▶ _Complete the following_
[1] Answer these questions about the text on land surface temperature retrieval, one per line:
(a) Which satellite carried the imager whose data were used?
(b) Which dataset was used to validate the cloudy-sky LSTs?
(c) According to the introduction, what three things can LST be used to monitor?
[2] Carry on the text on land surface temperature retrieval, starting after its final sentence.

▶ _Provided text_
The combination of machine learning (XGBoost) with surface energy balance theory demonstrates a successful fusion of data-driven and physics-based approaches. This is important because purely statistical models often lack physical interpretability, while purely physical models struggle under complex conditions like clouds. The hybrid method effectively reconstructs LST under cloudy-sky conditions with good accuracy. This shows that combining the two can improve not only retrieval accuracy but also spatial coverage.

Abstract

Land surface temperature (LST) is a key variable in the physics of land surface processes on both regional and global scales. This paper addresses the all-sky (clear-sky and cloudy-sky) LSTs retrieval from the data acquired by the Medium-Resolution Spectral Imager II on Fengyun 3D (FY-3D) satellite. First, an improved split-window algorithm to retrieve clear-sky LSTs is developed using numerical radiative transfer modeling experiments. Then, clear-sky LSTs are retrieved from MERSI-II/FY-3D data in January and July 2022 over an Asian area (70°E~130°E, 10°N~50°N), and cross-validated against MODIS/Aqua LST/emissivity (LST/E) Daily version 6 (MYD11C1 V6) product. Next, a hybrid method combining the eXtreme Gradient Boosting (XGBoost) model and the surface energy balance theory is developed to estimate cloudy-sky LSTs. After that, cloudy-sky LSTs are estimated from the MERSI-II data and validated with the China Meteorological Administration Land Data Assimilation System Version 2 (CLDAS V2) dataset. Against the MYD11C1 LSTs, the root mean square error (RMSE), bias and coefficient of determination (R²) of the retrieved clear-sky LSTs are 1.15 K, 0.01 ± 1.14 K, and 0.99, respectively. Against the CLDAS LSTs, the RMSE, bias and R² of the estimated hypothetical clear-sky LSTs are 4.05 K, 0.75 ± 3.98 K and 0.91, respectively, while they are 3.69 K, 0.36 ± 3.67 K, and 0.92 for the retrieved cloudy-sky LSTs, respectively, which indicates that the retrieval accuracy of cloudy-sky LSTs is improved after the cloud radiation effect correction. The all-sky LSTs retrieved in this study are accurate and consistent with the results in previous studies.

Keywords:

MERSI-II/FY-3D data; all-sky land surface temperature; split-window algorithm; XGBoost model; cloud radiation effect correction

1. Introduction

Land surface temperature (LST) is a key variable in the physics of land surface processes on both regional and global scales [1]. It can be used to monitor surface thermal anomalies, urban heat islands, and thermal pollution [2], and is also closely related to ecological variables such as soil moisture, crop drought stress, and evapotranspiration [3].

▶ _Available data_
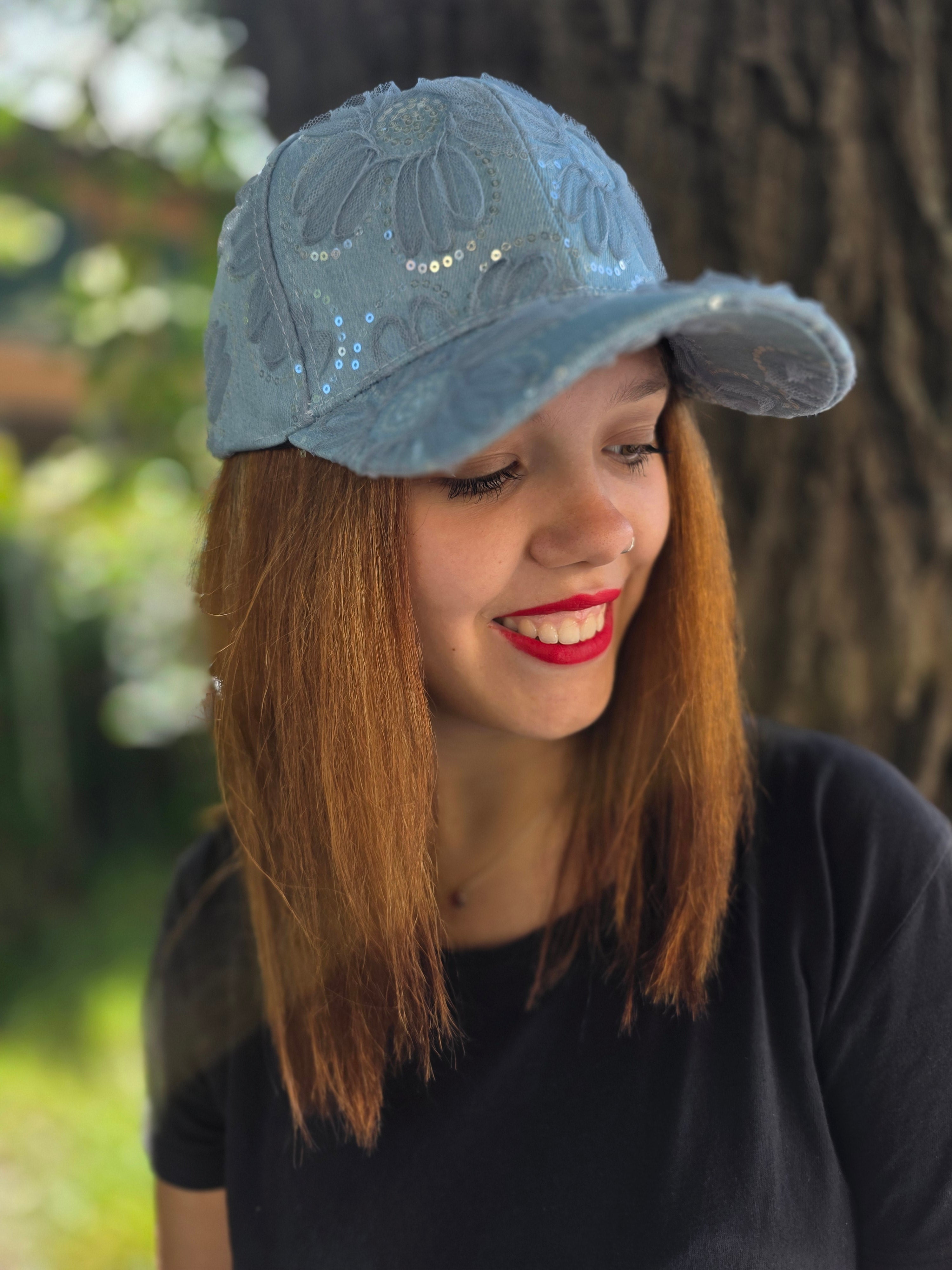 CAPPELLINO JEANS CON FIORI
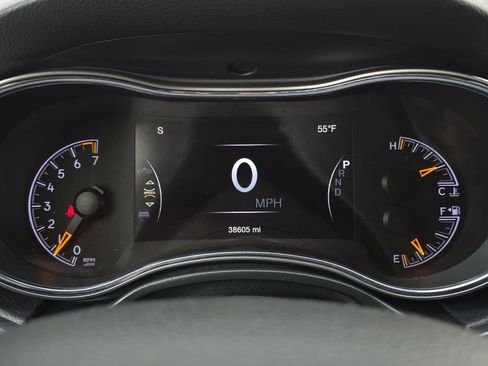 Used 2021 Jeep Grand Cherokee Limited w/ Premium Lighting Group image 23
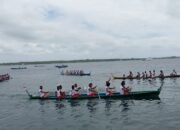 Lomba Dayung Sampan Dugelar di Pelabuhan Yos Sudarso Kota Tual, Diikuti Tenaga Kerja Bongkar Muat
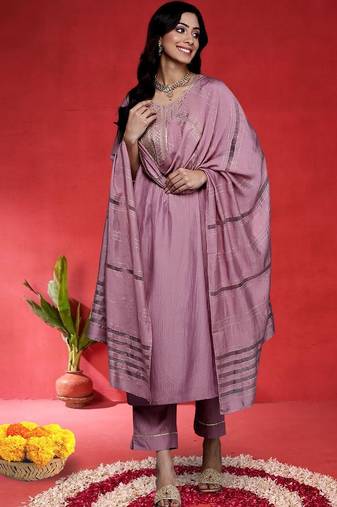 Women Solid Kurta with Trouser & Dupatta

▶ _Answer list_
[1]
(a) The Fengyun 3D (FY-3D) satellite, carrying the Medium-Resolution Spectral Imager II (MERSI-II).
(b) The China Meteorological Administration Land Data Assimilation System Version 2 (CLDAS V2) dataset.
(c) Surface thermal anomalies, urban heat islands, and thermal pollution.

[2]
At present, LSTs can be obtained through various approaches, including in situ measurements, mobile measurements, craft-based sensing, and satellite remote sensing [4]. Although the first three approaches can avoid cloud contamination and measure LST accurately [5], they are often costly and limited in spatiotemporal coverage, making them unsuitable for large-scale studies. The satellite remote sensing has become an important approach for retrieving LST at global and regional scales because of its wide spatial coverage, high sampling density, repeated observations, and relatively low cost [6]. To retrieve accurate LSTs, various satellite remote sensing techniques have been developed, among which microwave remote sensing and thermal infrared remote sensing are the most widely used. The satellite microwave remote sensing can be applied to LST retrieval in a variety of weather conditions [7,8]. However, its spatial resolution and retrieval accuracy are generally limited. The satellite thermal infrared remote sensing provides higher LST retrieval accuracy and finer spatial resolution, making it suitable for analysis at finer scales. But satellite thermal infrared observations are highly sensitive to clouds and are therefore limited to clear-sky conditions [9,10]. The absence of LST under cloudy skies reduces the spatiotemporal continuity of LST products, making the retrieval of cloudy-sky LST increasingly important, in addition to clear-sky LSTs.

For clear-sky LST retrieval from thermal infrared satellite data, scientists have developed several algorithms: the single-channel algorithm [11,12], the split-window algorithm [13,14], and the multi-channel algorithm [15,16]. Compared to the single-channel and the multi-channel algorithms, the split-window algorithm is much more widely used for clear-sky LST retrieval due to its ease of implementation and high accuracy [13,17,18,19,20,21,22].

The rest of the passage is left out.